Il valore delle attività industriali fissato tra 1,23 e 1,45 euro ad azione. Nuovo atto di citazione contro Banca di Roma

da Milano

Valgono tra 1,82 e 2,88 miliardi le cause intentate dall’amministratore delegato di Parmalat Enrico Bondi nei confronti di diversi istituti bancari italiani ed esteri. Questo il parere di Mediobanca che, due giorni dopo l’assemblea per la nomina di Bondi e del nuovo cda, ha confermato in un report il giudizio «neutral» sul valore del titolo, valutandolo tra 1,23 e 1,45 euro sulla base delle attività industriali e attribuendo un valore intrinseco addizionale di 1,14-1,80 euro, legato all’esito delle azioni legali. Il report non fissa un target price per i titoli che ieri hanno chiuso a Piazza Affari intorno a 2,32 euro (-0,30%).
Nella sua analisi Mediobanca spiega che la nomina di Bondi alla guida della società può certamente rappresentare una garanzia sul fatto che il gruppo cercherà di ottenere i massimi risultati dalle controversie legali. Nonostante questo preferisce attendere i risultati delle cause intentate da Bondi e che siano resi noti i target finanziari di medio termine, prima di sbilanciarsi con un giudizio più positivo sul titolo. Il report stima che il gruppo Parmalat possa chiudere il 2005 con un fatturato in leggera flessione a 3,782 miliardi (-0,8%), un margine operativo lordo in crescita a 302 milioni (da 266 milioni) e un risultato netto positivo per 51 milioni contro una perdita di 185 milioni a fine 2004.

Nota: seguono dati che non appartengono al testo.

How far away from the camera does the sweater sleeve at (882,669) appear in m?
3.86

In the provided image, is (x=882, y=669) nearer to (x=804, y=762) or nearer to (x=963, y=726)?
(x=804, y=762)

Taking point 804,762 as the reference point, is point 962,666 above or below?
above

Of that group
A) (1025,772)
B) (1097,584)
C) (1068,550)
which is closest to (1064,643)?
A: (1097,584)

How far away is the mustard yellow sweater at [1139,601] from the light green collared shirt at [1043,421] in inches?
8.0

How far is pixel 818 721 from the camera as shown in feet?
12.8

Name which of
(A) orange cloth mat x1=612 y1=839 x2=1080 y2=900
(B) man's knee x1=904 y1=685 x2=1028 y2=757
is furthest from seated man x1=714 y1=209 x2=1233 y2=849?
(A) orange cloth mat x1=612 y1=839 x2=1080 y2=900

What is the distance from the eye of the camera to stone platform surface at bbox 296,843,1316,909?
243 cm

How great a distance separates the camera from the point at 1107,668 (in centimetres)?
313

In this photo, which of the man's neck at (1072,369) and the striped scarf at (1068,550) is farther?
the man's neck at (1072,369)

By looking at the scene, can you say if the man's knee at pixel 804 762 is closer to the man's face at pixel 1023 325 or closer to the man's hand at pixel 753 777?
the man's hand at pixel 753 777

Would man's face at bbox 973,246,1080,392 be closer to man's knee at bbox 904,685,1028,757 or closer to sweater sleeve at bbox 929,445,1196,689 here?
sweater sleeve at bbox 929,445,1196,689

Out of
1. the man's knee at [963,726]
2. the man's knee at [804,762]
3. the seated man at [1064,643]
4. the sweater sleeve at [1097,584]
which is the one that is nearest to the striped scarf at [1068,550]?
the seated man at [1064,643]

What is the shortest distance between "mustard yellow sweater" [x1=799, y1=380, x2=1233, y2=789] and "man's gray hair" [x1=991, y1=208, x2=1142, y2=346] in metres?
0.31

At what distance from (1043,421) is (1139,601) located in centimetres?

Intanto ieri sono stati resi noti gli ultimi aggiornamenti Consob sulle partecipazioni rilevanti nel gruppo alimentare. Lehman Brothers detiene il 2,49% mentre Capitalia ha limato la propria quota al 5,3%. La banca d’affari Usa che ha sostenuto la rielezione di Bondi ai vertici del gruppo alimentare ha dichiarato il superamento della soglia del 2% lo scorso 2 novembre. L’istituto capitolino ha invece diminuito la propria quota dal 5,5% al 5,3% lo scorso 9 novembre. Dall’ultima relazione trimestrale di Capitalia è poi emerso che a settembre è stato notificato a Banca di Roma «un atto di citazione volto a far accertare e dichiarare giudizialmente la responsabilità della banca per un preteso concorso nel dissesto del gruppo Parmalat con conseguente richiesta di risarcimento danni». Non è la prima querelle tra Bondi e il gruppo di Cesare Geronzi. Dopo aver avviato revocatorie, nel dicembre scorso, nei confronti della stessa Banca di Roma, Mcc, Irfis e Bipop Carire, in maggio l’ex commissario Parmalat aveva esteso la revocatoria anche al Banco di Sicilia.